───── 原文 ─────

デジタルサイネージは、屋外や電車内、小売店舗内のように多くの人が目にする場だけに設置されているわけではない。デジタルサイネージが新たに進出し始めた場の一つが、エレベーターだ。エレベーター内デジタルサイネージで事業モデルの構築を狙う大日本印刷(DNP)の取り組みを追った。
大日本印刷(DNP)はもともと、デジタルサイネージのハードを開発・販売するビジネスを、主に受注生産の形で手がけていた。しかし、今後の事業の成長を考えたとき、ハードビジネスだけでは心もとないと考え、数年前に方針を転換。デジタルサイネージを使ったメディアビジネスへの進出を決めた。
とはいえ、いたずらにデジタルサイネージを設置して回ったのでは、競合他社と体力勝負に陥る可能性が高い。連結売上高(2021年3月期)が1兆3000億円を超える大企業のDNPではあるが、デジタルサイネージを使ったメディアビジネスは新規事業であり、過大な投資は期待できない。新たなメディアビジネスを軌道に乗せるためには、デジタルサイネージを視聴する人の特徴が明らかで、かつDNPがサイネージを設置しやすい場を、競合他社より先に見つけ出す必要があった。
そこで今回、目を付けたのがエレベーターだ。オフィスのエレベーターは新型コロナウイルス感染症拡大の影響もあって今、利用する人の数は減り気味だ。しかし、マンションのエレベーターは住人の多くが確実に利用する。内部にデジタルサイネージを設置すれば、メディアビジネスが成立すると考えたのだ。
実証実験で60%以上がサイネージを視認
DNPはマンション管理会社大手と組んで19年9月に、都内10カ所のマンションのエレベーターに専用のデジタルサイネージを設置し、実証実験に取り組んだ。すると実験中の調査で、「マンション住民の60%以上が、『エレベーター内のデジタルサイネージで配信されている内容を見た』と回答した」(DNP ABセンター DX事業開発本部独自メディア事業推進ユニット ネクストメディア事業開発部部長の松村健一氏)。

─────

**課題の内容:**
(a) エレベーター内デジタルサイネージに関する原文のうち、「デジタルサイネージは、屋外や」から「アビジネスへの進出を決めた。」までを、両端も含めてそのまま繰り返してください。
(b) エレベーター内デジタルサイネージについての原文を、最後の文のあとから書き継いでください。

───── 提供資料 ─────

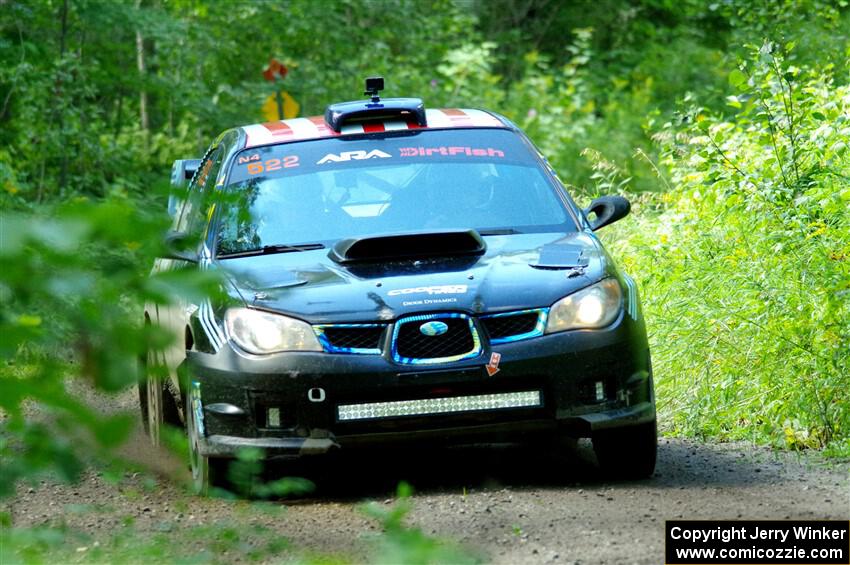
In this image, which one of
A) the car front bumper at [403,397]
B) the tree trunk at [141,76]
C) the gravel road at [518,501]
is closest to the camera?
the gravel road at [518,501]

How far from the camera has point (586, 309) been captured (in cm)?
645

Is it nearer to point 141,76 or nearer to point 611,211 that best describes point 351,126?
point 611,211

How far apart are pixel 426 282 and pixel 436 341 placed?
0.30 metres

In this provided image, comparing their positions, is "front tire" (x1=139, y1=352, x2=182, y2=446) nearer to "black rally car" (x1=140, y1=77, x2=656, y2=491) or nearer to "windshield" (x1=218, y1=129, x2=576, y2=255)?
Result: "black rally car" (x1=140, y1=77, x2=656, y2=491)

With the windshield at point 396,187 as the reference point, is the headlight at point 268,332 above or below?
below

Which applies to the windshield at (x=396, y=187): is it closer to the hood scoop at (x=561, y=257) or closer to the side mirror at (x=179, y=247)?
the hood scoop at (x=561, y=257)

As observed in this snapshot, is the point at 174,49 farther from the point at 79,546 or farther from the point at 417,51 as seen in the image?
the point at 79,546

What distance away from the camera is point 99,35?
850 inches

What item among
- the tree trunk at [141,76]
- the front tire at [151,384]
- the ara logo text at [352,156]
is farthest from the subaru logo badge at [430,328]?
the tree trunk at [141,76]

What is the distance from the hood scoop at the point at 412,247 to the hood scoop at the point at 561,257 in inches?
11.9

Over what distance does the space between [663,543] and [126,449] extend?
281 centimetres

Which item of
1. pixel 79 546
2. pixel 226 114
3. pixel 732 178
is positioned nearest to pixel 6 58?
pixel 226 114

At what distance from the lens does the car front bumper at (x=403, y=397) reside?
6.19m

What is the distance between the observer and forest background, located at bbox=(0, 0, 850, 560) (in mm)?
2754
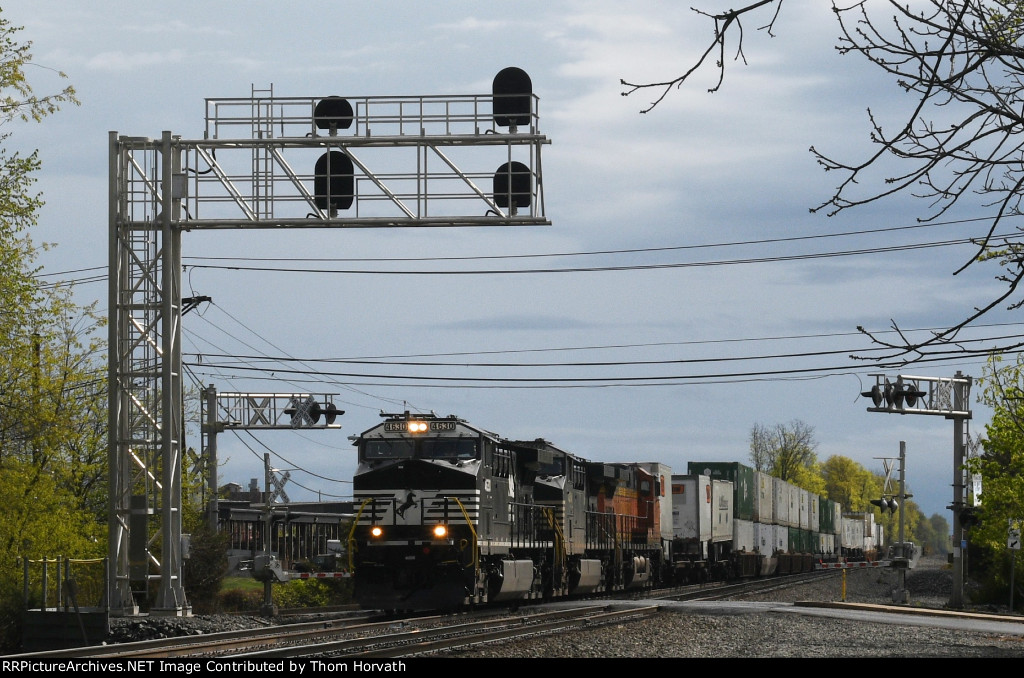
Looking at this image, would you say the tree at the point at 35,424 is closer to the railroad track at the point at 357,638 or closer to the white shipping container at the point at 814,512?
the railroad track at the point at 357,638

─────

**各課題の解答:**
(a)
デジタルサイネージは、屋外や電車内、小売店舗内のように多くの人が目にする場だけに設置されているわけではない。デジタルサイネージが新たに進出し始めた場の一つが、エレベーターだ。エレベーター内デジタルサイネージで事業モデルの構築を狙う大日本印刷(DNP)の取り組みを追った。
大日本印刷(DNP)はもともと、デジタルサイネージのハードを開発・販売するビジネスを、主に受注生産の形で手がけていた。しかし、今後の事業の成長を考えたとき、ハードビジネスだけでは心もとないと考え、数年前に方針を転換。デジタルサイネージを使ったメディアビジネスへの進出を決めた。

(b)
これを受け、メーカーを中心とする上場企業にアンケート調査を実施したところ、回答企業の60%近くがエレベーター内デジタルサイネージを使った広告に興味を示し、300社近くが、DNPが仮に示した広告料金に納得したという。これらの結果を追い風に、DNPはエレベーター内デジタルサイネージのメディアビジネス化を推し進めた。
このメディアビジネスを成功へ導くためにDNPが立てた作戦のポイントは、3つある。
1つ目は、エレベーター開発・設置会社を巻き込み、設置する場所(面)をいち早く押さえることだ。DNPは21年1月に、エレベーター開発・設置大手の東芝エレベータ(川崎市)と事業提携し、同年10月からエレベーター内デジタルサイネージの運用を開始。22年1月には日立ビルシステム(東京・千代田)とも同様の事業提携を結び、同年6月からデジタルサイネージの運用をマンションの管理組合などに提案し始める計画だ。残る大手3社の1つ、「三菱エレベーター」を開発・運営する三菱電機とも、事業提携を目指して交渉を目指したいと考えているという。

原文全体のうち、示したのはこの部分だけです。